Buying a home can be exciting and nerve-wracking at the same time, especially if you are a first time home buyer. These tips will help you learn what mistakes to avoid, what you need to have in order to qualify for a loan, help you save money, and overall navigate through this journey you will embark on.
1. Weigh the pros and cons of buying a home
Owning a home can be a rewarding experience, but it’s important to prepare for this major milestone. Carefully weigh the pros and cons of purchasing a home versus continuing to rent, and determine whether buying a home is the right decision for you and your family.
2. Look at the big picture
While buying a house can be exciting, it can be labor intensive and expensive. Leaky roofs, plumbing issues and other home repairs can quickly add up. Consider the cost of general maintenance and unexpected expenses when determining if you’re ready for homeownership.
3. Check your credit
Take a look at your credit report and FICO score. They will impact your overall loan costs. Once you get your free annual credit report, review it for any errors or unresolved issues and contact the appropriate credit-reporting bureau: Experian, Equifax and TransUnion.

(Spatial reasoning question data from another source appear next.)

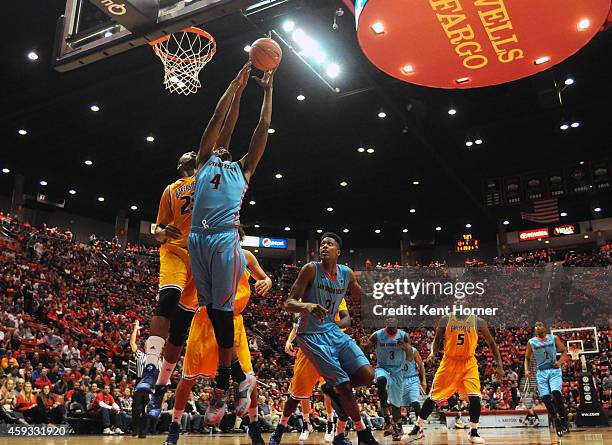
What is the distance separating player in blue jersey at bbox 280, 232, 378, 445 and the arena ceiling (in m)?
6.02

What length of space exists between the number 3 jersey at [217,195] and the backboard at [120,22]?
7.38 ft

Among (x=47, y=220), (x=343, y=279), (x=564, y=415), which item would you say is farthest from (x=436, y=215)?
(x=343, y=279)

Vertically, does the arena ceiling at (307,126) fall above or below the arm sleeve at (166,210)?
above

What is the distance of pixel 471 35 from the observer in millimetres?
5930

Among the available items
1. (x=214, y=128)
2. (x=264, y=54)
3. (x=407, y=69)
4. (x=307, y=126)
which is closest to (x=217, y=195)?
(x=214, y=128)

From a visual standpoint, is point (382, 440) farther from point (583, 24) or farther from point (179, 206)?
point (583, 24)

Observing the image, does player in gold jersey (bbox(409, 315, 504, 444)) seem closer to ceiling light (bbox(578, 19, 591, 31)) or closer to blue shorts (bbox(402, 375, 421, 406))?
blue shorts (bbox(402, 375, 421, 406))

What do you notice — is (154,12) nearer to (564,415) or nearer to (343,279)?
(343,279)

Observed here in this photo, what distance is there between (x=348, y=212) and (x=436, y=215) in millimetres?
4779

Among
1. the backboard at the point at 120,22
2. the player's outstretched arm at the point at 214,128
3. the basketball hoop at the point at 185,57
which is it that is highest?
the basketball hoop at the point at 185,57

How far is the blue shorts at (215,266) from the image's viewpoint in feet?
12.6

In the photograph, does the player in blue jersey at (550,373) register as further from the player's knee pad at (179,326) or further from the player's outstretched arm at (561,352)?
the player's knee pad at (179,326)

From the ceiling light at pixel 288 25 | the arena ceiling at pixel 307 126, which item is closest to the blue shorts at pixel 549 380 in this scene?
the arena ceiling at pixel 307 126

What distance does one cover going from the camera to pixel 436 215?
101ft
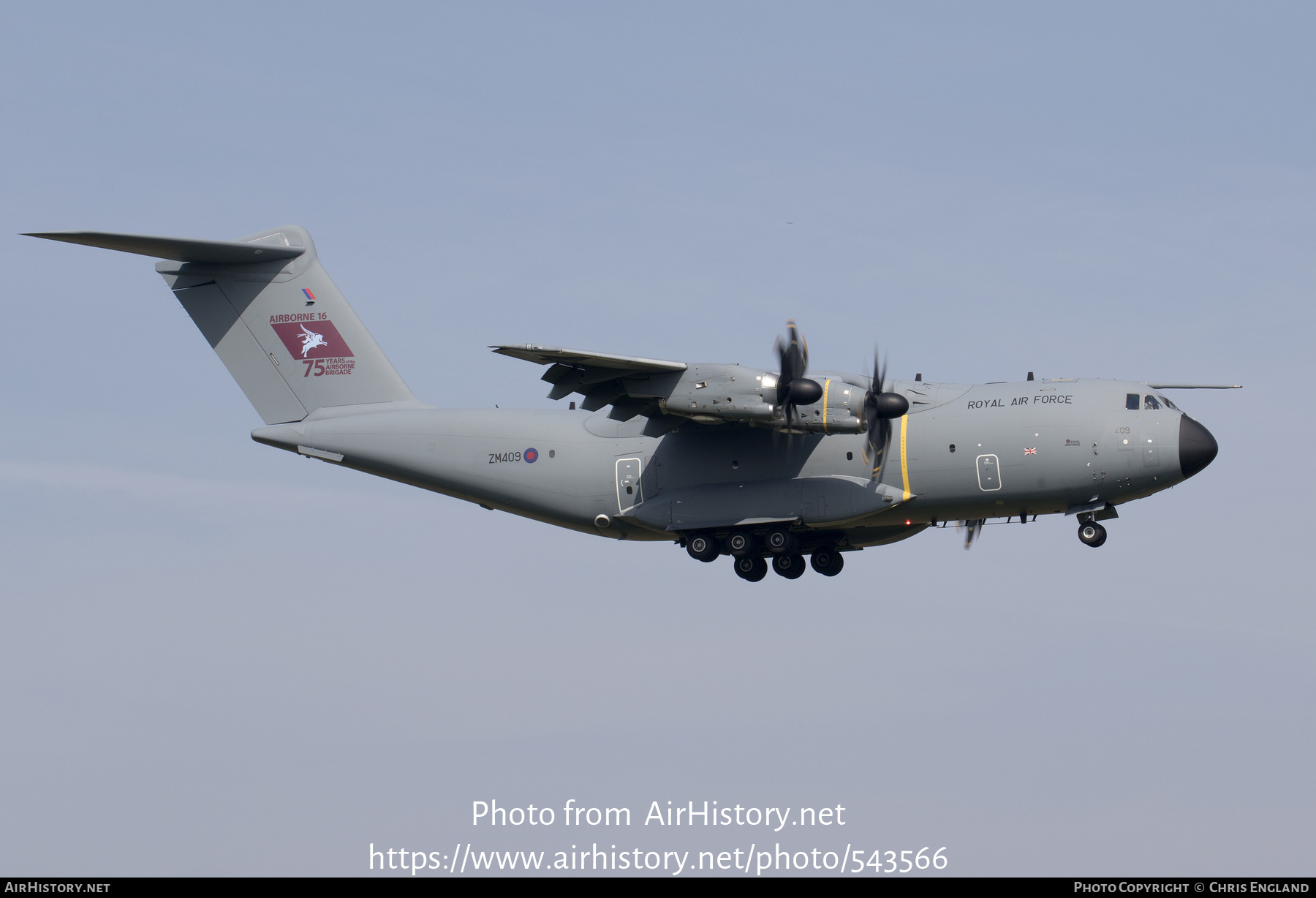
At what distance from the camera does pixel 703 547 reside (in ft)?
71.3

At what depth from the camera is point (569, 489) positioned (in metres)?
22.1

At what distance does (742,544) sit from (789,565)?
0.97 m

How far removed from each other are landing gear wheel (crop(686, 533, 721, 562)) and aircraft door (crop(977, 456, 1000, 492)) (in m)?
4.00

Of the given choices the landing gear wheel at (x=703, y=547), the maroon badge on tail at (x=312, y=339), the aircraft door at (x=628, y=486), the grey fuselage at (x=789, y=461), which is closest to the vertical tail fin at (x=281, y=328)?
the maroon badge on tail at (x=312, y=339)

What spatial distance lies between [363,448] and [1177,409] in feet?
39.3

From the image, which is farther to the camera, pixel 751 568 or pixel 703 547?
pixel 751 568

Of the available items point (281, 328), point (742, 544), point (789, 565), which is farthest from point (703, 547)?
point (281, 328)

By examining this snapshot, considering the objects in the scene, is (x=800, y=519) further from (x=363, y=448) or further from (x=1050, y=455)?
(x=363, y=448)

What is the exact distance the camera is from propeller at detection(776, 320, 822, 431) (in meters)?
19.5

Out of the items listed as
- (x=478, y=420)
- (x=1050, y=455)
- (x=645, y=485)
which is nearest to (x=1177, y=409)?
(x=1050, y=455)

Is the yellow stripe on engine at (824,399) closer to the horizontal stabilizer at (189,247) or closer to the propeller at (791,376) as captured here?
the propeller at (791,376)

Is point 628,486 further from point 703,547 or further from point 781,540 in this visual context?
point 781,540

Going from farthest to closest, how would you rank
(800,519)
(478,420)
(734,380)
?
(478,420) → (800,519) → (734,380)

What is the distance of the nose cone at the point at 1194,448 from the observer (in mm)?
19656
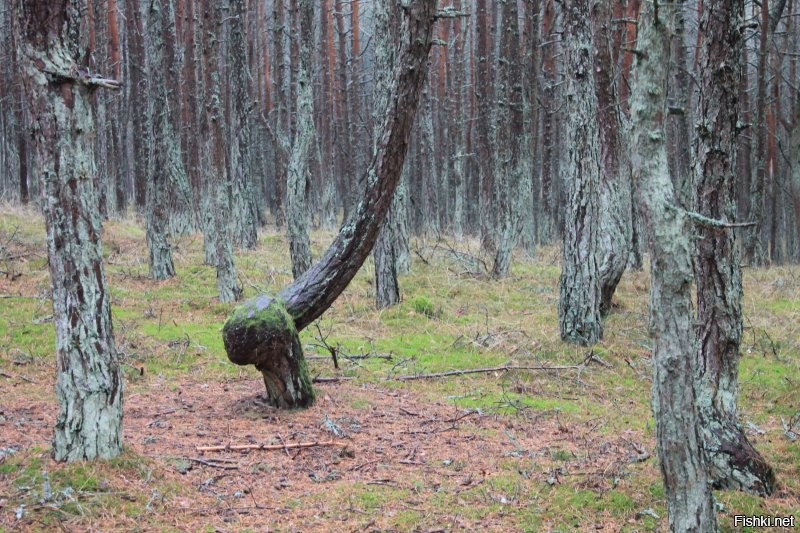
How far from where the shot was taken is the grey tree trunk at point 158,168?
12.3m

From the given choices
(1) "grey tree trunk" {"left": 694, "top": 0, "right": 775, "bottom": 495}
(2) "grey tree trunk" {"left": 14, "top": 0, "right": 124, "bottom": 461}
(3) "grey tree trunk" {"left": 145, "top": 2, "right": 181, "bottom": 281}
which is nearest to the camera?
(2) "grey tree trunk" {"left": 14, "top": 0, "right": 124, "bottom": 461}

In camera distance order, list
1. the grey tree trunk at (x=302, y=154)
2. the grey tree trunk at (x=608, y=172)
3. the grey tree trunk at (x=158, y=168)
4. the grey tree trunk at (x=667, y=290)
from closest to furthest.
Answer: the grey tree trunk at (x=667, y=290) < the grey tree trunk at (x=608, y=172) < the grey tree trunk at (x=302, y=154) < the grey tree trunk at (x=158, y=168)

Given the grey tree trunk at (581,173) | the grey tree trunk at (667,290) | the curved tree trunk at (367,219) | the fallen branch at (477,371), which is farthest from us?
the grey tree trunk at (581,173)

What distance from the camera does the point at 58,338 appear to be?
4.27 meters

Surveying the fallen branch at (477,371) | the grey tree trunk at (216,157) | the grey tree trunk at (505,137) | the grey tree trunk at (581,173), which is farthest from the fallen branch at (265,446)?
the grey tree trunk at (505,137)

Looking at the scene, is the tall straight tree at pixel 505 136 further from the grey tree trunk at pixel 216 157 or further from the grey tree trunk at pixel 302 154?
the grey tree trunk at pixel 216 157

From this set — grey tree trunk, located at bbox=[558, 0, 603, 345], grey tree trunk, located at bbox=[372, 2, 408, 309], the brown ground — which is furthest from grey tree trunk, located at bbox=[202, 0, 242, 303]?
grey tree trunk, located at bbox=[558, 0, 603, 345]

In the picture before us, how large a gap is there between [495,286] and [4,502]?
9.45 m

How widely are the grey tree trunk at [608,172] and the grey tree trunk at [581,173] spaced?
3.24ft

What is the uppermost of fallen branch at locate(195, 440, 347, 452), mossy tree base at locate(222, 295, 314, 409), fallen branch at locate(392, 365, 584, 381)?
mossy tree base at locate(222, 295, 314, 409)

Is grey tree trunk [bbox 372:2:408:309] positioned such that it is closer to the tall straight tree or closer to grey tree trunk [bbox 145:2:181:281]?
the tall straight tree

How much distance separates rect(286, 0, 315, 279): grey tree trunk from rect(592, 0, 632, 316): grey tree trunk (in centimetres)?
467

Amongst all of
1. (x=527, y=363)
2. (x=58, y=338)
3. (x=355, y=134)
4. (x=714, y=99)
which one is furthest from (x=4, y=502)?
(x=355, y=134)

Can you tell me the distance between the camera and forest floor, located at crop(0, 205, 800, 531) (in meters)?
4.32
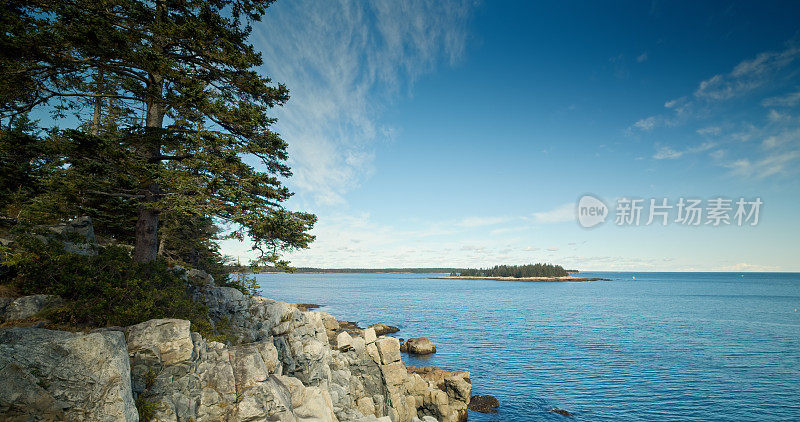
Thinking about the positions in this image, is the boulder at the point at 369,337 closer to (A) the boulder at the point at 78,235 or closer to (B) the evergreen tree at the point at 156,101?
(B) the evergreen tree at the point at 156,101

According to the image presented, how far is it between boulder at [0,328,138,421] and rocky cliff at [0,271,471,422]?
2 centimetres

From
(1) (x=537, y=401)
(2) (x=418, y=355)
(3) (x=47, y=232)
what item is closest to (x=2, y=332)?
(3) (x=47, y=232)

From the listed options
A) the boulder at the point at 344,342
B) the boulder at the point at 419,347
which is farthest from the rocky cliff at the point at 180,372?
the boulder at the point at 419,347

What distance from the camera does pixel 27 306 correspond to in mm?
9273

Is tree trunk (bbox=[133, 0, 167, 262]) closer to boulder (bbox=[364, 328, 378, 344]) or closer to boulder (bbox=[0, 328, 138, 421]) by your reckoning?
boulder (bbox=[0, 328, 138, 421])

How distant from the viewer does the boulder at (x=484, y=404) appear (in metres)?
24.9

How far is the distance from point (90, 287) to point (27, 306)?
1310 mm

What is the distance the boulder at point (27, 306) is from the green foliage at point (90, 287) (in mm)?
280

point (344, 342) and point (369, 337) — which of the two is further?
point (369, 337)

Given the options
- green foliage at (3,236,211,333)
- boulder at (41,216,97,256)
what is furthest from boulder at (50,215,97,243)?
green foliage at (3,236,211,333)

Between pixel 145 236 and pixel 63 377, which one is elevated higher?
pixel 145 236

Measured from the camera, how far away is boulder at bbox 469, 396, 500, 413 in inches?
981

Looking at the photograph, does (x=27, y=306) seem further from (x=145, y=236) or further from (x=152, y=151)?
(x=152, y=151)

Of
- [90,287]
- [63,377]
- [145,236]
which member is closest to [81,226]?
[145,236]
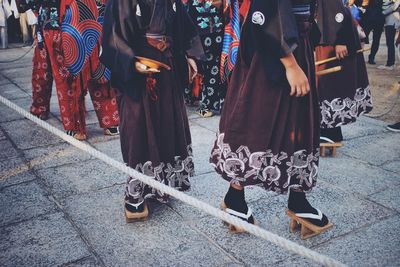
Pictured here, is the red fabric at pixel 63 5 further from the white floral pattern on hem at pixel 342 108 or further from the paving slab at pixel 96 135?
the white floral pattern on hem at pixel 342 108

Doing this will help ensure they are corrected. You can obtain your credit report from each of these bureaus by visiting AnnualCreditReport.
4. Get pre-qualified
Your Mid America Mortgage Services loan officer can help you determine the loan amount you might qualify for through a pre-qualification process. Being pre-qualified before searching for a home is very useful because it helps you look for homes within your price range. Real estate agents also appreciate buyers who submit offers on homes with a pre-qualification letter. Call Mid America Mortgage Services today to start the pre-qualification process.
5. Prepare a budget
While pre-qualification can serve as an estimate of what you may be able to borrow, it’s equally important that you feel comfortable with your monthly payments. Before applying for any loan—and especially for something the size of a mortgage—it’s important to determine how much you can afford to pay each month. We suggest writing out a list of all of your current monthly expenses, as well as how much you save each month. Typically, it’s recommended that you spend no more than 28 percent of your monthly income on housing expenses, including your mortgage, taxes and insurance costs. Our loan calculator can help estimate the cost of your monthly payment so you can set a budget that works for you.
6. Don’t forget taxes and insurance
Contact a local insurance agent for an estimate on a comparable property in the area you’re considering. To get a better idea of what you’ll pay in taxes, check the local property assessor’s website. Remember that the amount of taxes a homeowner is currently paying and what you can expect to pay may differ depending on exemptions and local tax laws.
7. Putting money down
Most mortgage programs require you to make a down payment when you purchase a home. The amount of the required down payment will vary, depending on the type of mortgage program.
8. Begin your home search
Decide on a location and identify the features you want in a home. Check local listings, compare prices of similar homes and consult with your real estate agent to help determine the amount you can expect to pay. If you’re not already working with a real estate agent, consult with friends, neighbors or a local real estate agent association for help finding one that specializes in housing options in your area.
9. Loan application process
In addition to determining the type of mortgage you will need to gather the right documents. This is a critical step that can save time and frustration down the road. To ensure a smooth loan application process, you’ll likely need to collect:
- Name and address of employer(s) for the past two years
- Pay stubs for the last 30 days showing year-to-date and current period earnings
- Any documentation of additional income
- Checking, savings, retirement and investment account statements for the past two or three months
- Credit cards, loans and other debt-related documents
10. Closing the deal
Once you’ve found the home of your dreams, there are steps related to sealing the deal, including negotiating a purchase price, getting an appraisal and scheduling an inspection. Once you and the seller reach an agreement, you’ll want to consider closing costs. They typically include origination fees, title and settlement fees, taxes, and prepaid items like homeowner’s insurance or association fees. Your realtor can help you determine all property-related costs.